Problem statement:
Please answer these questions about the episode recap, one per line:
1. What is the name of the companionbot?
2. What kind of incentive does Sasha turn down?
3. Who is Sasha's best friend?

Text shown:
◆ ◆ ◆ ◆ ◆

Episode 4 of Solos shifts perspective to a woman named Sasha, who happens to living at a place called Stay Homes. She decides against venturing outside and instead sits on her sofa with a glass of wine and a book. She starts coughing, as the companionbot Zen chirps up and reassures her that she’s doesn’t have the virus. As we soon come to learn, she hasn’t ventured outside in 20 years.
Well, Zen wants to change that and implores Sasha to head outside and experience the world. Despite a financial incentive, Sasha is having none of it. She mentions how half the population have been “duped” by this and seemingly died.
Her best friend Nia has been sending news across too; various different files that confirm what the world is really like. Interestingly, during these projections a picture of Leah flashes up on the screen. It’s subtle and easy to miss, but one that ties everything together in this anthology.

◆ ◆ ◆ ◆ ◆

Dataset extract:
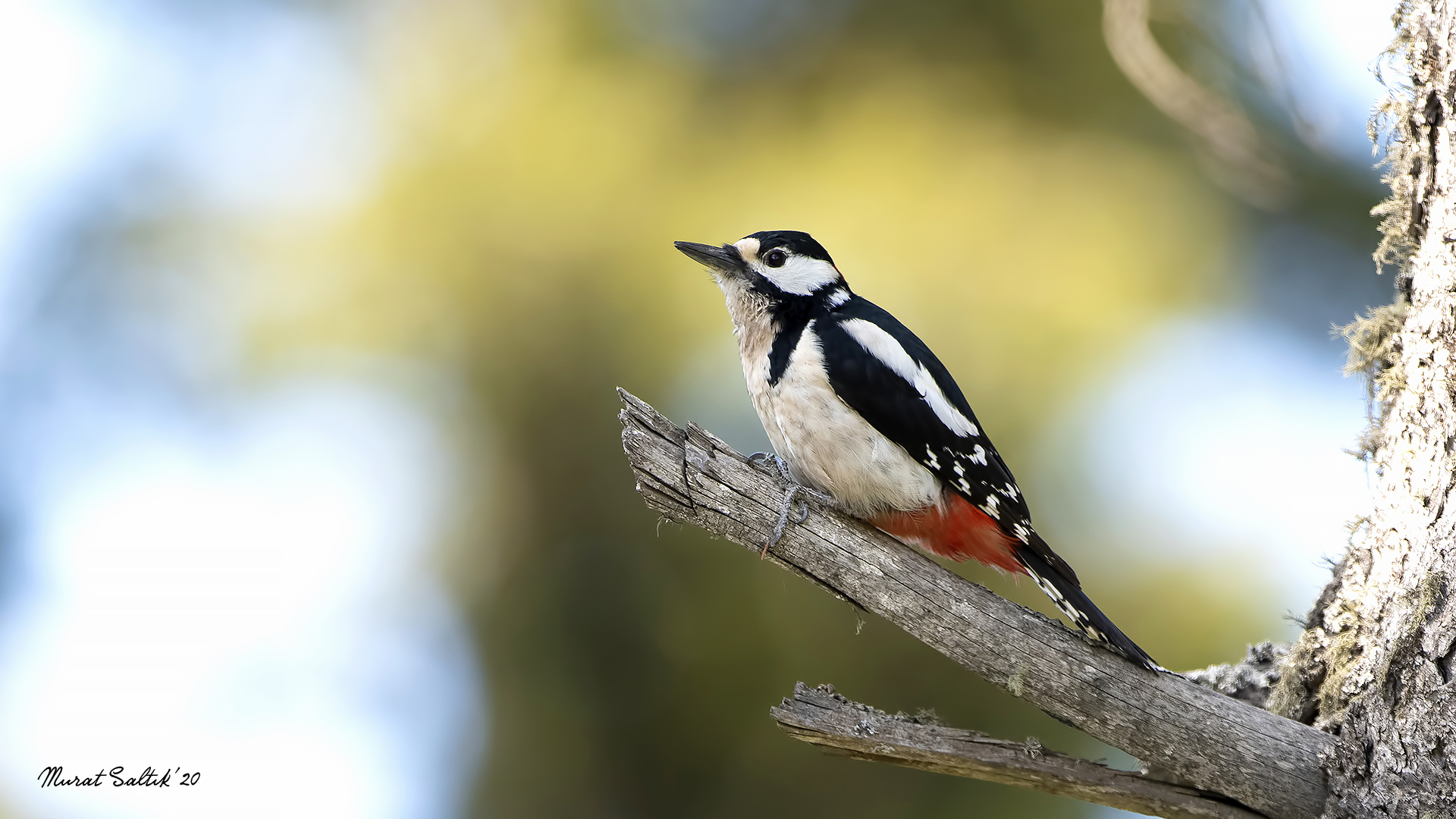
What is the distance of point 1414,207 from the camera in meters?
2.27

◆ ◆ ◆ ◆ ◆

Output:
1. Zen
2. A financial incentive
3. Nia